Aşağıdaki metne dayanarak şu soruları kısaca yanıtlayın.
(a) Haberi hangi site yayımlıyor?
(b) Yazara göre particilik artık nereye bile sokuşturuldu?
(c) Metinde 23 Nisan'ın aslında kimin doğum günü olduğu ileri sürülüyor?

> _Metin Parçası_:
________________
30 Ağustos yok Malazgirt var Sözcü Gazetesi
Sozcu sayfasından alınan verilere dayanarak, SonTurkHaber.com haber yayımlıyor.
Sevgili okurlarım, memleketin her köşesinden fışkırtılan particilik rezaletleri artık iyice su koyverdi. İşin ilginç yanı bu particilik artık ulusal bayramlarımıza bile sokuşturuldu.
Geçmişi anımsayın, Fetö henüz çökmemişti ve AKP iktidarı döneminde devleti olanca hızıyla yönetmeyi sürdürüyordu.
23 Nisan kutlamaları yapılacaktı. Bunların akıllı kadroları yeni bir keşifte bulundu! 23 Nisan aslında Peygamberimizin doğum günü imiş!..
________________
> _Listelenen Veriler_:
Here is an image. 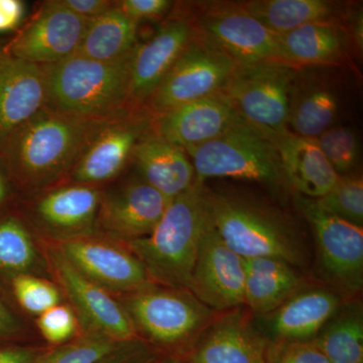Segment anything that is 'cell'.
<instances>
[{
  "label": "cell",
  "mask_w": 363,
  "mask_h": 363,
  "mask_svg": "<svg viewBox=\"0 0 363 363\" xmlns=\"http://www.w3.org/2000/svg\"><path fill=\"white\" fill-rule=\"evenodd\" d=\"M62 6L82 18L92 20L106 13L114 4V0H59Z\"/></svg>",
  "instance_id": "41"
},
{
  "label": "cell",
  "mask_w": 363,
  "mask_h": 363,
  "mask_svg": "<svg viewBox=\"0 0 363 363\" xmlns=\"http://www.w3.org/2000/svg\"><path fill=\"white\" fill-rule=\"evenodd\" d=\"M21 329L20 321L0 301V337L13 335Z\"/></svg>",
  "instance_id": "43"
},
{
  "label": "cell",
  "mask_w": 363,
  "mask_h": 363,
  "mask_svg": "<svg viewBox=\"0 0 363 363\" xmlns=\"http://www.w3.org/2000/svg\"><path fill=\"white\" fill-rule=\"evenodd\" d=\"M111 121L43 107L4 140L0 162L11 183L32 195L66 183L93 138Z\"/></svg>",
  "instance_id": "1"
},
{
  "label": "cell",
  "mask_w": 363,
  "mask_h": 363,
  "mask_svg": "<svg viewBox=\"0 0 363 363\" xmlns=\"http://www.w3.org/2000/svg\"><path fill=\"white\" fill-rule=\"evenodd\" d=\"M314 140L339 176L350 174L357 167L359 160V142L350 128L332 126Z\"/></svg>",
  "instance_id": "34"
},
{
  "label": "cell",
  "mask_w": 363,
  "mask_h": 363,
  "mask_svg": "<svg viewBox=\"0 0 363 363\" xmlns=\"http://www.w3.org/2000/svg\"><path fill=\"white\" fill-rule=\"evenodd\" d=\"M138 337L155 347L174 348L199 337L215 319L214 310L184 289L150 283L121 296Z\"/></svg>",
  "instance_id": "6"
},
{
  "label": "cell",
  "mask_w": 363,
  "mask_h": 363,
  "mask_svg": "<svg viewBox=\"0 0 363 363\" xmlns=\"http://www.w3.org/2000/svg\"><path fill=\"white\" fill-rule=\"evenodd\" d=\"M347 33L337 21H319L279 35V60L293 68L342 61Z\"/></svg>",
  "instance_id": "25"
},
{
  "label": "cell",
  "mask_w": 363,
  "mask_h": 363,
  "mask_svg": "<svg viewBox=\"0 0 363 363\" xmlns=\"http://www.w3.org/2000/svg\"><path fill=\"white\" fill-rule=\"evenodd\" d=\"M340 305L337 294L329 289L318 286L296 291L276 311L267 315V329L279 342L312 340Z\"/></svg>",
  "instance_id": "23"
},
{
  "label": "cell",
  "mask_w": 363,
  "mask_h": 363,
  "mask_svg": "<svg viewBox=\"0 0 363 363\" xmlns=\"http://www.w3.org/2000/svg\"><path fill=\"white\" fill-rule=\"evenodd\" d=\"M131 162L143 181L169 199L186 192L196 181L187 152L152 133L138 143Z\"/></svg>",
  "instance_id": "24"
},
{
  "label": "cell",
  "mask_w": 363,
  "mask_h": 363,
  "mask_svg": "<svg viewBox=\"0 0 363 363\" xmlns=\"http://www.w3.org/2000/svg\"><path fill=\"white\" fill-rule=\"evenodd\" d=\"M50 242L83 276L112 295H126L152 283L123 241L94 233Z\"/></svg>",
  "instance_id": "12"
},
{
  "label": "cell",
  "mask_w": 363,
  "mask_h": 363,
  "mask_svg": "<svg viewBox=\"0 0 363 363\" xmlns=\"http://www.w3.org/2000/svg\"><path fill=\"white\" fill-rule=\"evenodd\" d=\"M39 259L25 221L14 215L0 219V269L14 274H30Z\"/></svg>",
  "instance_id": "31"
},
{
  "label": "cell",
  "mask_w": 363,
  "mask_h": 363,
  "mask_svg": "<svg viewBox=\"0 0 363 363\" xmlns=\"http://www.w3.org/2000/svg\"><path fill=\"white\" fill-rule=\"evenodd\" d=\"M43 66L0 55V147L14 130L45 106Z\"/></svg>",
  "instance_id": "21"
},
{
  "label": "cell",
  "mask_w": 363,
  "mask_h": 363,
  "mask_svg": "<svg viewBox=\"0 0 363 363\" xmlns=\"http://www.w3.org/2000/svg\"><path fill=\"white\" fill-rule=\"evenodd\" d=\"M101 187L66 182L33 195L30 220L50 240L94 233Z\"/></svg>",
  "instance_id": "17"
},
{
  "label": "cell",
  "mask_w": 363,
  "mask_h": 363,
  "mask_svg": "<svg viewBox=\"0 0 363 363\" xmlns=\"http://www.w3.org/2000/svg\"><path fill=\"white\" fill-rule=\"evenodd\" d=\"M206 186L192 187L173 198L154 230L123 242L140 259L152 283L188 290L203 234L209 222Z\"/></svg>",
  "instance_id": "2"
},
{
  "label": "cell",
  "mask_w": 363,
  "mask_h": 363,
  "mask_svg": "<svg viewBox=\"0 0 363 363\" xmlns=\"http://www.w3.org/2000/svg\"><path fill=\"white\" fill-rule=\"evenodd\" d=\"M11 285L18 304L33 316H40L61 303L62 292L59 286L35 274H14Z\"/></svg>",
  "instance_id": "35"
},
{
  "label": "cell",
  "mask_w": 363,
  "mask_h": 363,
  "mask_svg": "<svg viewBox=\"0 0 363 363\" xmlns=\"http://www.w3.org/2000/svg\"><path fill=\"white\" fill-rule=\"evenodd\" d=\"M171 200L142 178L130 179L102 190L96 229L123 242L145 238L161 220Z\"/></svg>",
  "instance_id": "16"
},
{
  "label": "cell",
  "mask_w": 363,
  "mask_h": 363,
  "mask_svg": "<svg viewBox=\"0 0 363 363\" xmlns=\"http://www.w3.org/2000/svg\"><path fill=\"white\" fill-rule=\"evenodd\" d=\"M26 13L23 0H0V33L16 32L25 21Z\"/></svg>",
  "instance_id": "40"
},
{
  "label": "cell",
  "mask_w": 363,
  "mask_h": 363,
________________
> _Alıştırma Çözümü_:
(a) SonTurkHaber.com
(b) Ulusal bayramlarımıza
(c) Peygamberimizin